We know the Loa loa inhabits western and central countries in Africa, but travelers and immigrants are just as susceptible to this parasite. There are three most common cases when the Loa loa appears outside of Africa: when people from endemic countries immigrate to a different country, travelers from non-endemic areas visiting endemic areas, or an infected traveler spreading it to his or her non-endemic home (Padgett and Jacobsen 2008).

How are these eye-soar suckers spread?

The life cycle of this nematode reveals just how they are transmitted to humans- from the help of three different species of Chrysops fly: Chrysops dimidiata, Chrysops silacea, and Chrysops langi (Padgett and Jacobsen 2008). Research does not indicate weather the larva of Loa loa brings them any harm; they act more as a vessel to the true destination: the human host. They generally inhabit swampy areas with a body of water and a plentiful source of decaying plant material (Padgett and Jacobsen 2008). Females require a wet environment to lay their eggs as well as a blood supply for energy and reproduction. These flies find their way to humans because they are attracted to smoke from wood fire as well as carbon dioxide we exhale (Padgett and Jacobsen 2008). It all starts with a bite from one of these flies who carry the developing larva of the Loa loa (Padgett and Jacobsen 2008). The bites from these flies differ from a puncture from a mosquito; these flies create a slit then lap up the blood from the host, which creates a pathway for the parasite to enter (Padgett and Jacobsen 2008). When the larva enters the human body, they must first be capable of crawling from the mouth of the fly into the bite (Padgett and Jacobsen 2008). They mature under the skin of humans into the adult stages where the fly will bite again and ingest the larva to carry it to another human host (Padgett and Jacobsen 2008). From there, all it takes is 12 days after exposure for these parasites to start to develop (Antinori et al. 2012).

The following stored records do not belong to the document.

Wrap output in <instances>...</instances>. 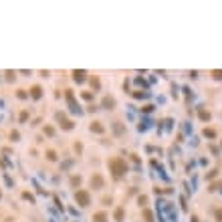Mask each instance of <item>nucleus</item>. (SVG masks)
<instances>
[{
	"instance_id": "nucleus-16",
	"label": "nucleus",
	"mask_w": 222,
	"mask_h": 222,
	"mask_svg": "<svg viewBox=\"0 0 222 222\" xmlns=\"http://www.w3.org/2000/svg\"><path fill=\"white\" fill-rule=\"evenodd\" d=\"M27 117H28V113H27V111H22V113H20V121H27Z\"/></svg>"
},
{
	"instance_id": "nucleus-10",
	"label": "nucleus",
	"mask_w": 222,
	"mask_h": 222,
	"mask_svg": "<svg viewBox=\"0 0 222 222\" xmlns=\"http://www.w3.org/2000/svg\"><path fill=\"white\" fill-rule=\"evenodd\" d=\"M95 220H97V222H105V214H103V212H97V214H95Z\"/></svg>"
},
{
	"instance_id": "nucleus-1",
	"label": "nucleus",
	"mask_w": 222,
	"mask_h": 222,
	"mask_svg": "<svg viewBox=\"0 0 222 222\" xmlns=\"http://www.w3.org/2000/svg\"><path fill=\"white\" fill-rule=\"evenodd\" d=\"M109 166H111V170H113V174H115L117 178L123 176V174L127 172V166H125V162H123L121 157H115V160H111Z\"/></svg>"
},
{
	"instance_id": "nucleus-17",
	"label": "nucleus",
	"mask_w": 222,
	"mask_h": 222,
	"mask_svg": "<svg viewBox=\"0 0 222 222\" xmlns=\"http://www.w3.org/2000/svg\"><path fill=\"white\" fill-rule=\"evenodd\" d=\"M46 157H49V160H55L57 156H55V152H46Z\"/></svg>"
},
{
	"instance_id": "nucleus-2",
	"label": "nucleus",
	"mask_w": 222,
	"mask_h": 222,
	"mask_svg": "<svg viewBox=\"0 0 222 222\" xmlns=\"http://www.w3.org/2000/svg\"><path fill=\"white\" fill-rule=\"evenodd\" d=\"M75 200H77V204H81V206H89V192L87 190H77L75 192Z\"/></svg>"
},
{
	"instance_id": "nucleus-11",
	"label": "nucleus",
	"mask_w": 222,
	"mask_h": 222,
	"mask_svg": "<svg viewBox=\"0 0 222 222\" xmlns=\"http://www.w3.org/2000/svg\"><path fill=\"white\" fill-rule=\"evenodd\" d=\"M71 184H73V186H79V184H81V178H79V176H73V178H71Z\"/></svg>"
},
{
	"instance_id": "nucleus-5",
	"label": "nucleus",
	"mask_w": 222,
	"mask_h": 222,
	"mask_svg": "<svg viewBox=\"0 0 222 222\" xmlns=\"http://www.w3.org/2000/svg\"><path fill=\"white\" fill-rule=\"evenodd\" d=\"M91 131H97V133H103V125H101L99 121L91 123Z\"/></svg>"
},
{
	"instance_id": "nucleus-12",
	"label": "nucleus",
	"mask_w": 222,
	"mask_h": 222,
	"mask_svg": "<svg viewBox=\"0 0 222 222\" xmlns=\"http://www.w3.org/2000/svg\"><path fill=\"white\" fill-rule=\"evenodd\" d=\"M200 117H202V119H210V113H208V111H200Z\"/></svg>"
},
{
	"instance_id": "nucleus-9",
	"label": "nucleus",
	"mask_w": 222,
	"mask_h": 222,
	"mask_svg": "<svg viewBox=\"0 0 222 222\" xmlns=\"http://www.w3.org/2000/svg\"><path fill=\"white\" fill-rule=\"evenodd\" d=\"M143 218H146V222H153V214L149 210H143Z\"/></svg>"
},
{
	"instance_id": "nucleus-19",
	"label": "nucleus",
	"mask_w": 222,
	"mask_h": 222,
	"mask_svg": "<svg viewBox=\"0 0 222 222\" xmlns=\"http://www.w3.org/2000/svg\"><path fill=\"white\" fill-rule=\"evenodd\" d=\"M216 216H218V220H222V210H218V212H216Z\"/></svg>"
},
{
	"instance_id": "nucleus-18",
	"label": "nucleus",
	"mask_w": 222,
	"mask_h": 222,
	"mask_svg": "<svg viewBox=\"0 0 222 222\" xmlns=\"http://www.w3.org/2000/svg\"><path fill=\"white\" fill-rule=\"evenodd\" d=\"M115 131H117V133H121V131H123V127L119 125V123H115Z\"/></svg>"
},
{
	"instance_id": "nucleus-14",
	"label": "nucleus",
	"mask_w": 222,
	"mask_h": 222,
	"mask_svg": "<svg viewBox=\"0 0 222 222\" xmlns=\"http://www.w3.org/2000/svg\"><path fill=\"white\" fill-rule=\"evenodd\" d=\"M204 135H208V138H214V129H204Z\"/></svg>"
},
{
	"instance_id": "nucleus-4",
	"label": "nucleus",
	"mask_w": 222,
	"mask_h": 222,
	"mask_svg": "<svg viewBox=\"0 0 222 222\" xmlns=\"http://www.w3.org/2000/svg\"><path fill=\"white\" fill-rule=\"evenodd\" d=\"M113 105H115V99H113V97H105V99H103V107L111 109Z\"/></svg>"
},
{
	"instance_id": "nucleus-15",
	"label": "nucleus",
	"mask_w": 222,
	"mask_h": 222,
	"mask_svg": "<svg viewBox=\"0 0 222 222\" xmlns=\"http://www.w3.org/2000/svg\"><path fill=\"white\" fill-rule=\"evenodd\" d=\"M212 75H214V79H222V71H212Z\"/></svg>"
},
{
	"instance_id": "nucleus-13",
	"label": "nucleus",
	"mask_w": 222,
	"mask_h": 222,
	"mask_svg": "<svg viewBox=\"0 0 222 222\" xmlns=\"http://www.w3.org/2000/svg\"><path fill=\"white\" fill-rule=\"evenodd\" d=\"M71 127H73V123H71V121H63V129H71Z\"/></svg>"
},
{
	"instance_id": "nucleus-6",
	"label": "nucleus",
	"mask_w": 222,
	"mask_h": 222,
	"mask_svg": "<svg viewBox=\"0 0 222 222\" xmlns=\"http://www.w3.org/2000/svg\"><path fill=\"white\" fill-rule=\"evenodd\" d=\"M73 77H75V81H79V83H81V81L85 79V71H75Z\"/></svg>"
},
{
	"instance_id": "nucleus-8",
	"label": "nucleus",
	"mask_w": 222,
	"mask_h": 222,
	"mask_svg": "<svg viewBox=\"0 0 222 222\" xmlns=\"http://www.w3.org/2000/svg\"><path fill=\"white\" fill-rule=\"evenodd\" d=\"M31 95H32V99H38V97H41V87H32Z\"/></svg>"
},
{
	"instance_id": "nucleus-7",
	"label": "nucleus",
	"mask_w": 222,
	"mask_h": 222,
	"mask_svg": "<svg viewBox=\"0 0 222 222\" xmlns=\"http://www.w3.org/2000/svg\"><path fill=\"white\" fill-rule=\"evenodd\" d=\"M123 214H125V212H123V208H117V210H115V220L121 222V220H123Z\"/></svg>"
},
{
	"instance_id": "nucleus-3",
	"label": "nucleus",
	"mask_w": 222,
	"mask_h": 222,
	"mask_svg": "<svg viewBox=\"0 0 222 222\" xmlns=\"http://www.w3.org/2000/svg\"><path fill=\"white\" fill-rule=\"evenodd\" d=\"M91 186L93 188H103V178H101L99 174H95V176L91 178Z\"/></svg>"
}]
</instances>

How do you get rid of these pests?

 The most common methods of treating these parasites are surgical extraction and antimicrobial drugs(Pagett and Jacobsen 2008). The only problem with extraction is that it is tough to kill off all traces of the parasite while the drugs are more effective in that way (Pagett and Jacobsen 2008). However, some of the drugs have negative side effects; in some cases when diethycarbamazine goes through the blood stream, it causes brain swelling or retinal seepage (Pagett and Jacobsen 2008). Ivermectin is the most effective way to treat this infection yet it also has some serious side effects: coma inducing, brain swelling, retinal seepage, and kidney damage (Pagett and Jacobsen 2008). Research suggest that there is a direct relationship between the increased risk of having a deadly reaction to ivermectin and the severity of the infection or “population” of Loa loa (Gardon et al. 1997).

Parasite competition? Double trouble!

Onchocerca volvulus and Loa loa spell double the trouble since they are prevalent in the same habitat and both cause human filariases (Pagett and Jacobsen 2008). Additionally, treatment through ivermectin therapy for patients who are infected with both Onchocerca volvulus and Loa loa is more risky because of the neurological complications that can ensue from these treatments (Pagett and Jacobsen 2008). The severe reactions to ivermectin are not well understood; they may have to do with the rapid effectiveness of the drugs killing the numerous larval parasites (Pagett and Jacobsen 2008).